[STATED PROBLEM] Starting from the line that contains "How far from", reproduce each line exactly through the end of the material, and include no other lines.

[DATA FOR THIS EXERCISE]
[BEGIN]

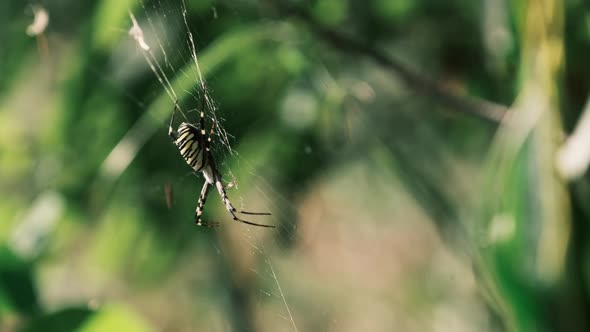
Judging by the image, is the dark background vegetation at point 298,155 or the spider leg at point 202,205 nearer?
the dark background vegetation at point 298,155

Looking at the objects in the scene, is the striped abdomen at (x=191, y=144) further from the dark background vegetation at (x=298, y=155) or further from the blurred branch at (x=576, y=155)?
the blurred branch at (x=576, y=155)

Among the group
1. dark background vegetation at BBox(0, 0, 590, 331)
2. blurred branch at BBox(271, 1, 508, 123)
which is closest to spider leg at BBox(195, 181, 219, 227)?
dark background vegetation at BBox(0, 0, 590, 331)

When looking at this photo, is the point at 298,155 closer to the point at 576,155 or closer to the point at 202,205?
the point at 202,205

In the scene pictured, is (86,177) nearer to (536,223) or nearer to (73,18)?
(73,18)

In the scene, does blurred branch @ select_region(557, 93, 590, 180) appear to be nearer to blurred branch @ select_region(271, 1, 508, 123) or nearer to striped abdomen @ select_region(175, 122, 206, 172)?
blurred branch @ select_region(271, 1, 508, 123)

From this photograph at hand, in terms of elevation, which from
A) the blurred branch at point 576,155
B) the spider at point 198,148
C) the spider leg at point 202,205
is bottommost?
the spider leg at point 202,205

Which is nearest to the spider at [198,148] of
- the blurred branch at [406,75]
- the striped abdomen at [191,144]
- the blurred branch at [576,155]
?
the striped abdomen at [191,144]

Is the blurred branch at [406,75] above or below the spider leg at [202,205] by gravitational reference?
above

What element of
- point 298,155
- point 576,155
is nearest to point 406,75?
point 576,155
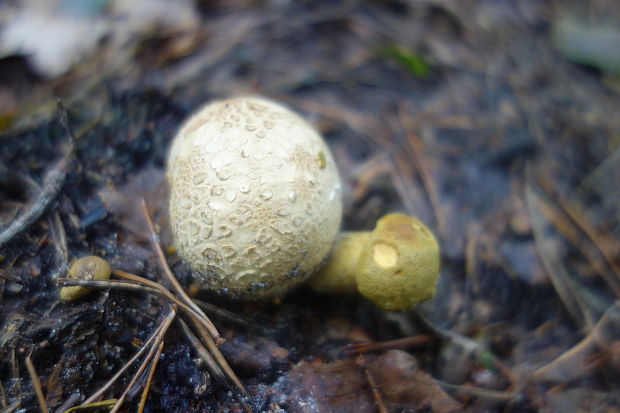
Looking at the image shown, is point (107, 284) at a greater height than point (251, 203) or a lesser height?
lesser

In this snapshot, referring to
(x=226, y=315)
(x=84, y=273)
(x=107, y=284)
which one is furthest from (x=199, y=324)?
(x=84, y=273)

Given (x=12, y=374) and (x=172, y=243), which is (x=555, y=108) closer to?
(x=172, y=243)

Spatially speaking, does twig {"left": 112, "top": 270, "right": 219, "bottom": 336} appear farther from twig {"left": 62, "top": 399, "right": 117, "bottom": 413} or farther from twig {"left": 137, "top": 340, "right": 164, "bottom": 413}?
twig {"left": 62, "top": 399, "right": 117, "bottom": 413}

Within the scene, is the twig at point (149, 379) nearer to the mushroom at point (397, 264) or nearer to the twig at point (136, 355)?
the twig at point (136, 355)

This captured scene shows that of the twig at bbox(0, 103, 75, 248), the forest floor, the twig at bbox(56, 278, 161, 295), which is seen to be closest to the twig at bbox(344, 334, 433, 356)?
the forest floor

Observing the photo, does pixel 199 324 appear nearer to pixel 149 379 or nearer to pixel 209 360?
pixel 209 360

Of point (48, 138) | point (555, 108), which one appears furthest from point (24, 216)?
point (555, 108)
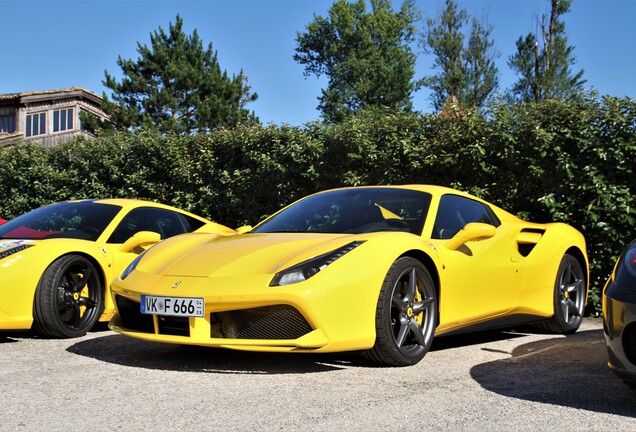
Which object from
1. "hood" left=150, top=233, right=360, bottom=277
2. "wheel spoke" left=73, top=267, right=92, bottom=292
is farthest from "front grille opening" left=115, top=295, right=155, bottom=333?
"wheel spoke" left=73, top=267, right=92, bottom=292

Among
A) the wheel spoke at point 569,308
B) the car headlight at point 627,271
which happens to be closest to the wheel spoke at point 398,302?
the car headlight at point 627,271

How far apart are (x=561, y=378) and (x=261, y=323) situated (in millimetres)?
1740

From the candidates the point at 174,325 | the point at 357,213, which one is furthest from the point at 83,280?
the point at 357,213

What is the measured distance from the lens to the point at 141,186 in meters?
11.5

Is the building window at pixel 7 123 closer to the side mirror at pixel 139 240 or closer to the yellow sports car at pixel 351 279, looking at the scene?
the side mirror at pixel 139 240

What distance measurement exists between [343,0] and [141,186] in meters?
47.2

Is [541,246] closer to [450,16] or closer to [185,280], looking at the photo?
[185,280]

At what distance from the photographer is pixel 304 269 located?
4.31 meters

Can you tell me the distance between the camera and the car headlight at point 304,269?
426 cm

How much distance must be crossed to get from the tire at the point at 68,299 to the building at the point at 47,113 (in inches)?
1312

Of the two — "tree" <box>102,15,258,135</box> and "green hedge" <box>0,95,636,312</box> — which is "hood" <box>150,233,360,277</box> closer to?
"green hedge" <box>0,95,636,312</box>

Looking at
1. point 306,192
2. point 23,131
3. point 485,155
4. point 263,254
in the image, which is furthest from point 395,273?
point 23,131

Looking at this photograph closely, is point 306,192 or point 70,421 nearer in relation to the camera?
point 70,421

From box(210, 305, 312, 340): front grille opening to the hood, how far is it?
239 millimetres
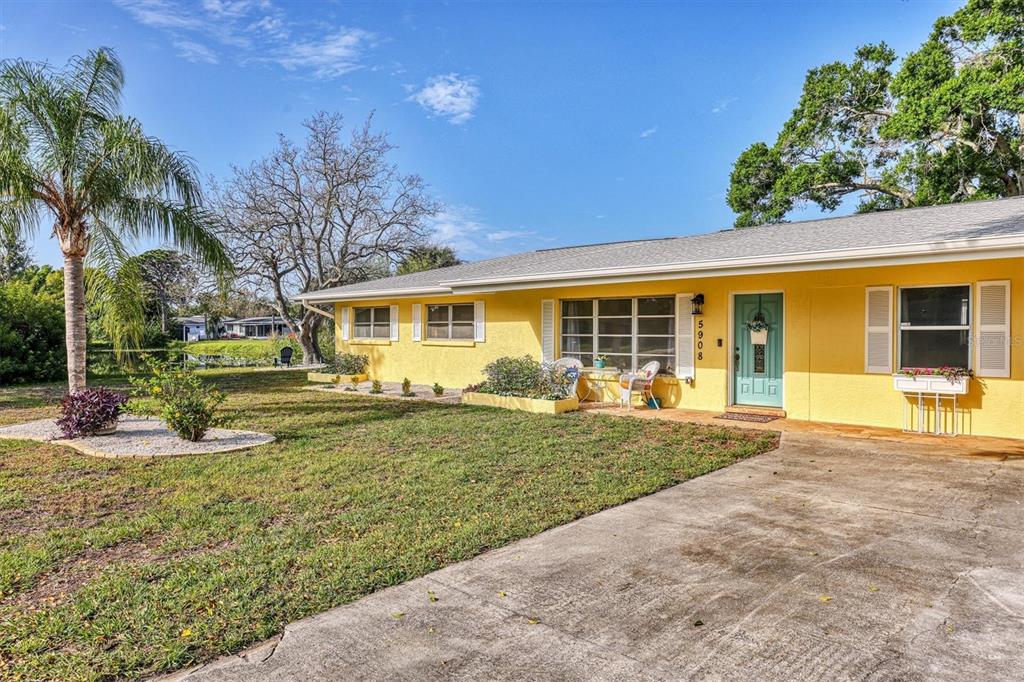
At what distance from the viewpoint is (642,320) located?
1110 cm

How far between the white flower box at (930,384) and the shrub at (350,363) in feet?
41.2

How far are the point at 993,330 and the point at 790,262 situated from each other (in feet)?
8.85

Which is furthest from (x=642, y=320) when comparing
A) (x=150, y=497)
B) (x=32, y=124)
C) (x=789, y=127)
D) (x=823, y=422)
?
(x=789, y=127)

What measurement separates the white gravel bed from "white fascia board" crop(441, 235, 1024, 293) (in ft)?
17.9

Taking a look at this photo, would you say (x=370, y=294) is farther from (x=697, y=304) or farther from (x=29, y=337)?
(x=29, y=337)

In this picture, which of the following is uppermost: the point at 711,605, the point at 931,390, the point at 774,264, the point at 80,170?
the point at 80,170

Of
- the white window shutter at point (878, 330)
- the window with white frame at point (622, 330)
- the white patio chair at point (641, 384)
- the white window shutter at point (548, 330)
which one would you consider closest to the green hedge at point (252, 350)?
the white window shutter at point (548, 330)

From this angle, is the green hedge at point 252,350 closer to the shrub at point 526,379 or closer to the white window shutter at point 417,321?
the white window shutter at point 417,321

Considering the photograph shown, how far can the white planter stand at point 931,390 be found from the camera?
7.66 meters

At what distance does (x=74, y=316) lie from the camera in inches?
343

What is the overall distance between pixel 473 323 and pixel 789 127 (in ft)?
49.7

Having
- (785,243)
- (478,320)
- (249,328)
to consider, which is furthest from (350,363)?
(249,328)

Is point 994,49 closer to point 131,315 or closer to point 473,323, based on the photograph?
point 473,323

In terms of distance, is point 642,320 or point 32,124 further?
point 642,320
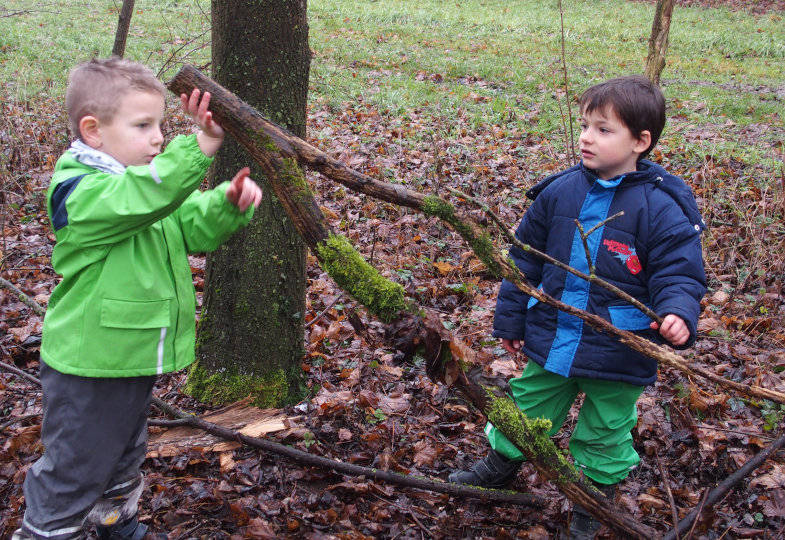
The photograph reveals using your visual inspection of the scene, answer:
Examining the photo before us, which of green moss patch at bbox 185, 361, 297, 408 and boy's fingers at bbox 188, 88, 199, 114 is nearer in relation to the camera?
boy's fingers at bbox 188, 88, 199, 114

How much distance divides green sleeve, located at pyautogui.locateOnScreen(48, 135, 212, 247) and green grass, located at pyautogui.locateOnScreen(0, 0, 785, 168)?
14.0ft

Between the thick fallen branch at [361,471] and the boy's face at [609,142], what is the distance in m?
1.75

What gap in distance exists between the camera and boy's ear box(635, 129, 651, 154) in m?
2.67

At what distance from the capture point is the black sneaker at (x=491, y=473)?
122 inches

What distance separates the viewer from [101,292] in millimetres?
2209

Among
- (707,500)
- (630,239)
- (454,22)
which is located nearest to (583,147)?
(630,239)

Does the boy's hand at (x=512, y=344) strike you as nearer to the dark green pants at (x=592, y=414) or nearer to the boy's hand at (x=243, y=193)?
the dark green pants at (x=592, y=414)

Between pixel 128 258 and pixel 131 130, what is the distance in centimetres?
51

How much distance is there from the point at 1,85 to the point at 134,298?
844cm

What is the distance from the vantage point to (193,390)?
11.9ft

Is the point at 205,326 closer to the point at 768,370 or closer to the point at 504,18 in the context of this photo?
the point at 768,370

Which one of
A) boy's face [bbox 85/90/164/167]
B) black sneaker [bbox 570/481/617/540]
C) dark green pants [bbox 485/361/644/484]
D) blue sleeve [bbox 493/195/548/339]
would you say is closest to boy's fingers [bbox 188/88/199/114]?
boy's face [bbox 85/90/164/167]

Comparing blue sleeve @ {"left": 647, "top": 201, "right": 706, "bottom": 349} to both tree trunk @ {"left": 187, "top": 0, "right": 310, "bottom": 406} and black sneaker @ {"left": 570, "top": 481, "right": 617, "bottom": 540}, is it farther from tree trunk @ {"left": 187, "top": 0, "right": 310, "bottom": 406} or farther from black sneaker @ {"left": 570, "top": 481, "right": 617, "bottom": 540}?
tree trunk @ {"left": 187, "top": 0, "right": 310, "bottom": 406}

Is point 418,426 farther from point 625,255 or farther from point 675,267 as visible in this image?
point 675,267
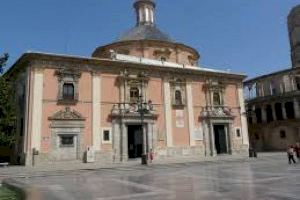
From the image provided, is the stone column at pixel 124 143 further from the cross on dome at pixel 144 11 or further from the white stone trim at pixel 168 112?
the cross on dome at pixel 144 11

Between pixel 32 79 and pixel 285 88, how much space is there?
113 feet

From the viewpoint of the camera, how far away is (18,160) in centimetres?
2322

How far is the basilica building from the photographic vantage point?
2306cm

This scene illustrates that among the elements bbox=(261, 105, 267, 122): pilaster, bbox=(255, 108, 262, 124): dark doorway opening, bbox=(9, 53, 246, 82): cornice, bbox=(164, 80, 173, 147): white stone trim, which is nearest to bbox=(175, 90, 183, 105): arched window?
bbox=(164, 80, 173, 147): white stone trim

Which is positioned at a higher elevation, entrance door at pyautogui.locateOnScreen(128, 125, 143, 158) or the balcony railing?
the balcony railing

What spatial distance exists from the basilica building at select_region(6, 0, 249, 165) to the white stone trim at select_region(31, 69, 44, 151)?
0.07m

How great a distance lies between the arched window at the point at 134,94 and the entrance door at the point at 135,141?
222 cm

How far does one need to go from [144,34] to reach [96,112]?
13.4 metres

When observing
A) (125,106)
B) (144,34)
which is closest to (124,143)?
(125,106)

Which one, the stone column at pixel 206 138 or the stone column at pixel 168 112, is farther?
the stone column at pixel 206 138

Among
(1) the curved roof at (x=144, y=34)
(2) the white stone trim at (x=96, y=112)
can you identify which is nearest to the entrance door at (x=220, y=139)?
(1) the curved roof at (x=144, y=34)

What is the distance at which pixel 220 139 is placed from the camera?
3012cm

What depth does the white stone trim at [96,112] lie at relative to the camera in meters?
24.3

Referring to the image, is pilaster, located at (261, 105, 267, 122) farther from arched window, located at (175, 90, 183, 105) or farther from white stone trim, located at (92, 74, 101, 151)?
white stone trim, located at (92, 74, 101, 151)
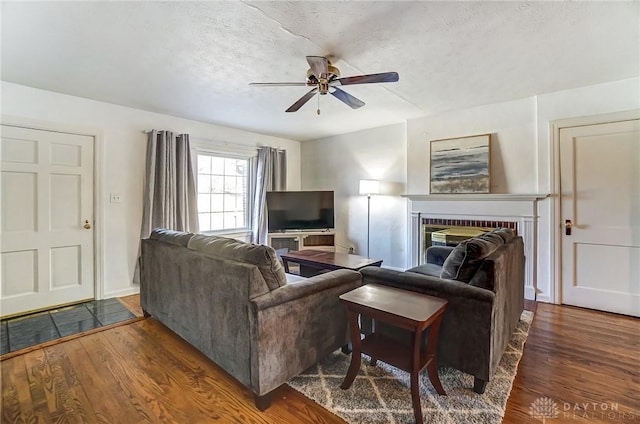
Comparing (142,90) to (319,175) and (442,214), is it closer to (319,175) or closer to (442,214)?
(319,175)

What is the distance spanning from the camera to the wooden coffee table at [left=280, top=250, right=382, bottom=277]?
3217mm

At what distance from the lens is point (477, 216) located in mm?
3762

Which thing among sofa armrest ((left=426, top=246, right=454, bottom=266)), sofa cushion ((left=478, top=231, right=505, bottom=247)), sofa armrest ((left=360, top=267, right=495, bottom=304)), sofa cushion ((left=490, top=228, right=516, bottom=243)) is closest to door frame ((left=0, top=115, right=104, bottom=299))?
sofa armrest ((left=360, top=267, right=495, bottom=304))

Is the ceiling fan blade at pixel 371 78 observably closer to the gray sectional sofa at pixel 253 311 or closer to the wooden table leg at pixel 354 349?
the gray sectional sofa at pixel 253 311

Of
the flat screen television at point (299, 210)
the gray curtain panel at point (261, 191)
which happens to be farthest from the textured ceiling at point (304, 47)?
the flat screen television at point (299, 210)

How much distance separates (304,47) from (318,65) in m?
0.33

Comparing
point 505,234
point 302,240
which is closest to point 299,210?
point 302,240

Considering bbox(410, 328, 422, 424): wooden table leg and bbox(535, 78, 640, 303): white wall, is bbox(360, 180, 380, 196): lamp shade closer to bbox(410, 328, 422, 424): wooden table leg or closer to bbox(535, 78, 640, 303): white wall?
bbox(535, 78, 640, 303): white wall

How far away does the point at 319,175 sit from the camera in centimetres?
563

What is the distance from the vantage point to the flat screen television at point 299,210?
4914 mm

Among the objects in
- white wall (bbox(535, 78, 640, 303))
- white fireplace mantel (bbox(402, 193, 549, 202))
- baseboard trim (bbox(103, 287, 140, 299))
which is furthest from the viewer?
baseboard trim (bbox(103, 287, 140, 299))

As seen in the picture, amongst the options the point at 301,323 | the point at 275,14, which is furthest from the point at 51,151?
the point at 301,323

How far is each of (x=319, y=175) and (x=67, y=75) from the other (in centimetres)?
373

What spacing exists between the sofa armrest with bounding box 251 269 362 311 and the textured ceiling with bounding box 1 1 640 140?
67.1 inches
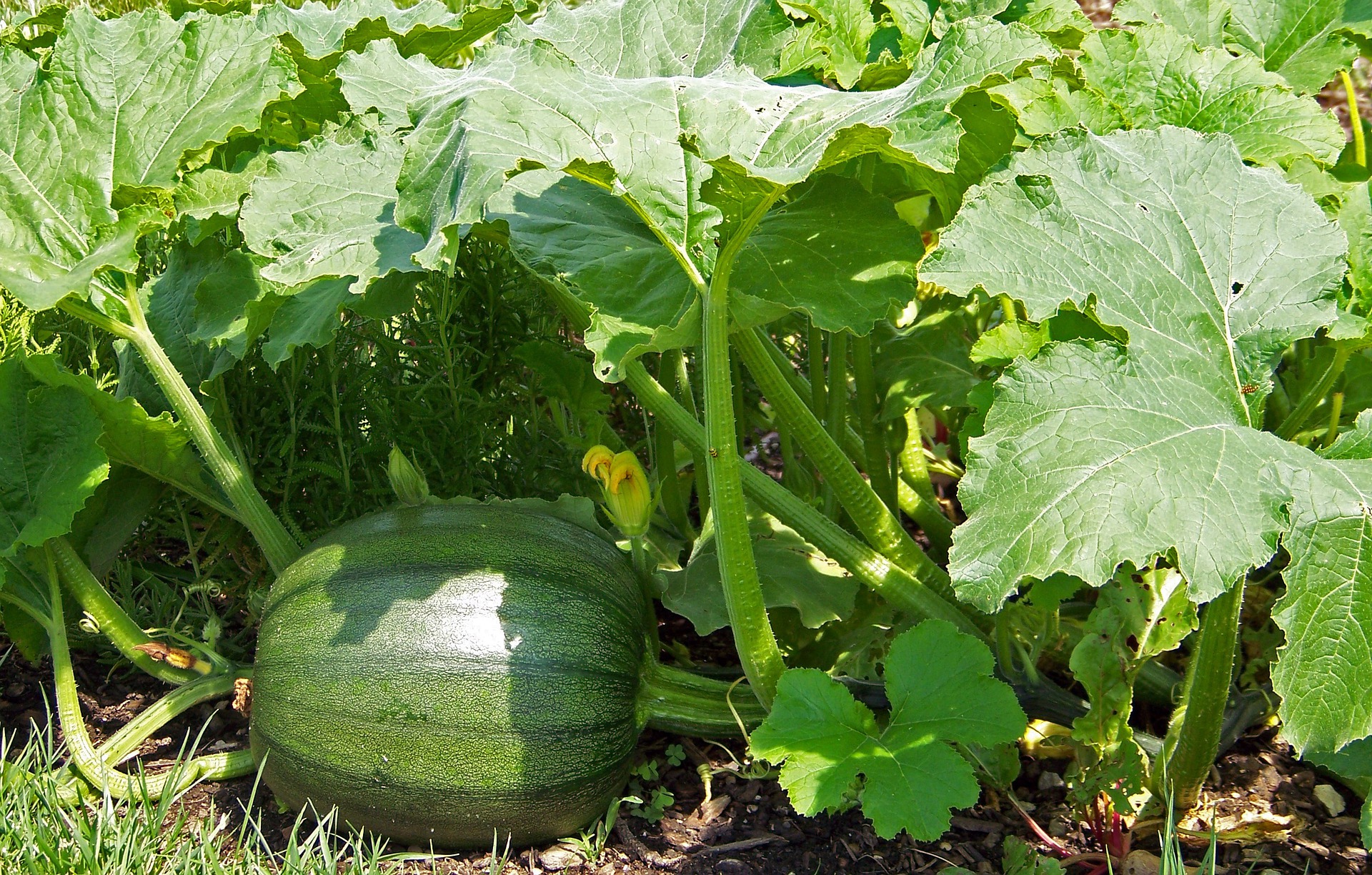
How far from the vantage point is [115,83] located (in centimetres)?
217

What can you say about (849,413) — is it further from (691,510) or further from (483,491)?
(483,491)

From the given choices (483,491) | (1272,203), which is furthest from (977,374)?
(483,491)

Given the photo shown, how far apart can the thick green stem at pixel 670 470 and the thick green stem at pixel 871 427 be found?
0.39m

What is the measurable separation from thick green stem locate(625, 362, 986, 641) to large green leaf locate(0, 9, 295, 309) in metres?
0.87

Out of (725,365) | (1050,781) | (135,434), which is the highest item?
(725,365)

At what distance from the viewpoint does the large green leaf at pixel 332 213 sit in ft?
6.16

[END]

[RESULT]
How far from the vantage point is [115,83] located (in centimetres)?
217

What can you say about (849,413) — is it further from (691,510) or further from (483,491)?
(483,491)

From the given choices (483,491) | (1272,203), which is furthest from (977,374)?
(483,491)

Given the photo shown, how far apart can the thick green stem at pixel 670 470 and the thick green stem at pixel 871 427 be found?
0.39m

What is the measurable separation from thick green stem locate(625, 362, 986, 641) to large green leaf locate(0, 9, 295, 309) in metres?
0.87

Out of (725,365) | (1050,781) | (135,434), which is the highest item?
(725,365)

At what distance from the viewpoint does the large green leaf at pixel 332 213 sit in ft?
6.16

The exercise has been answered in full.